**Текст для анализа**
· · ·
Мы можем построить какую-то рекламную модель вместе с рекламодателями, никак не связанными с Россией. Потому что в Европе, например, [у нас] довольно большая аудитория — и вообще довольно большое русскоязычное комьюнити. И мы уже совершаем какие-то относительно постоянные сделки с европейскими рекламодателями. Это важная для нас ставка.
Наверное, сложно говорить о каком-то значительном росте кабельной дистрибуции — просто потому, что сама индустрия постепенно начинает падать относительно интернета. [Кроме того], какую-то существенную часть выручки от кабельной дистрибуции мы потеряли после скандала в Латвии — поскольку Латвия, Литва, Эстония были нашими крупнейшими рынками кабельной дистрибуции. Доля русскоязычного населения в этих странах очень высокая.
— А планируете ли вы дальше как-то снижать расходы?
— Я бы сказал, что мы уже отжали более или менее все, что можно отжать, в смысле какой-то операционной эффективности. У нас сейчас людей вдвое меньше, чем было в России, при сопоставимом объеме вещания — сегодня их около ста человек. Я боюсь, что, не сокращая радикально программирование, радикально оптимизировать себестоимость [производства] будет сложно.
Поддержка нужна и «Дождю», и «Медузе». Помочь нашей редакции можно по этой ссылке.
— Производство телеканала — это очень дорого. До 40% от необходимой суммы вы зарабатываете, остается еще 60. На что вы существуете?
— Более или менее все остальное мы закрываем институциональными пожертвованиями и программами поддержки от фондов и институтов.
— То есть около 60% дают гранты?
— Да.
— Что это за фонды?
— Мы не называем фонды, с которыми работаем, но мы очень чувствительны к таким партнерствам и работаем только с теми, кто никаким образом не влияет на решения компании о том, как эти деньги тратятся.
— Ощущает ли «Дождь» постепенное сокращение грантов — и ожидаете ли вы снижения грантовой поддержки?
— Мы сами стремимся снижать долю внешнего финансирования, но в условиях невозможности вести коммерческую деятельность на ключевом рынке, в России, построить самодостаточную бизнес-модель быстро и без поддержки невозможно. Поэтому она, поддержка, необходима еще продолжительное время. Предполагаю, что среднесрочно без нее в каком-то виде выживет только пара крупнейших независимых медиа.
— Рядовые сотрудники «Дождя» в частных беседах рассказывают, что им с трудом хватает зарплаты на жизнь в Амстердаме, где сейчас находится главный офис канала. Известно ли вам об этой проблеме и не планируете ли вы пересмотреть зарплатную сетку?
— Действительно, живется непросто. Амстердам — дорогое место. К сожалению, выбор этого города связан с уровнем устойчивости и безопасности [для «Дождя»]. Нам нужно находиться в странах, которые дороже, чем нам бы этого хотелось, но спокойнее относятся к россиянам.
· · ·
Извлечённые записи данных
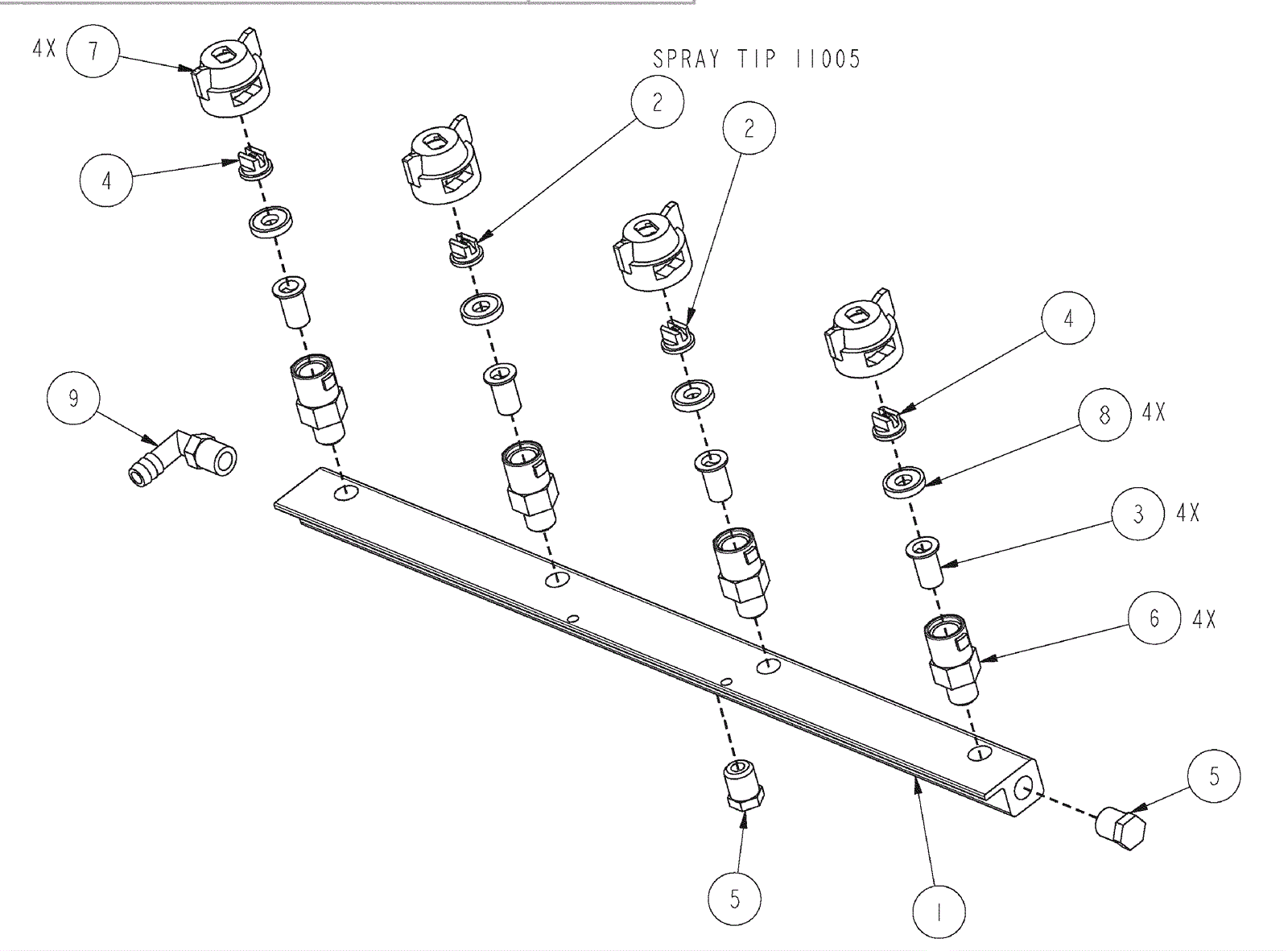 4X 7

SPRAY TIP 11005

2

2

4

4

9

8 4X

3 4X

6 4X

5

5

1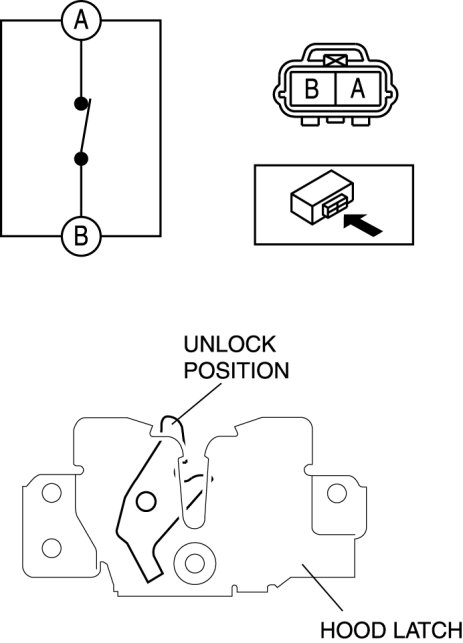 A

B

B A

UNLOCK POSITION

HOOD LATCH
· · ·
**Задание A**
Определите, пожалуйста, соответствует ли каждое утверждение интервью о финансах «Дождя»: (i) сейчас в компании около ста человек; (ii) «Дождь» называет фонды, с которыми работает; (iii) главный офис канала находится в Амстердаме. Для каждого ответьте «да» или «нет» и приведите точную цитату из интервью, которая это подтверждает.
**Задание B**
Продолжите интервью о финансах «Дождя» с фразы, которая идёт сразу после его последней реплики.

**Письменный ответ A**
(i) Да: «сегодня их около ста человек».
(ii) Нет: «Мы не называем фонды, с которыми работаем».
(iii) Да: «в Амстердаме, где сейчас находится главный офис канала».

**Письменный ответ B**
Команда прекрасно понимает, что мы все примерно в одинаковом положении. В Амстердаме, например, безумно высокие цены на жилье. При этом сейчас у нас приоритет — сохранить всех людей. И в этом смысле у нас есть какое-то ограничение сверху [по уровню расходов на сотрудников]. Мы все доступное распределяем на команду по максимуму. Больше 80% всего бюджета — это зарплаты. Соответственно, повышение зарплат — это не вопрос желания или нежелания, это вопрос возможности. Сейчас ее, к сожалению, нет. Мы бы хотели, чтобы она появилась. Это во многом сопряжено с изменением бизнеса. Этим мы занимаемся.
— Вы упомянули «вопрос устойчивости и безопасности» в контексте выбора Амстердама. Что вы конкретно имеете в виду?
— Ну, например, в Латвии было бы дешевле. Но в Латвии у нас не получилось.
— Кстати, почему, на ваш взгляд?
— Я, честно говоря, затрудняюсь ответить, с чем это связано. Но и до потери лицензии мы достаточно долго не могли сделать визы для сотрудников в нужном объеме и какие-то другие необходимые для легализации [сотрудников канала в стране] вещи получить.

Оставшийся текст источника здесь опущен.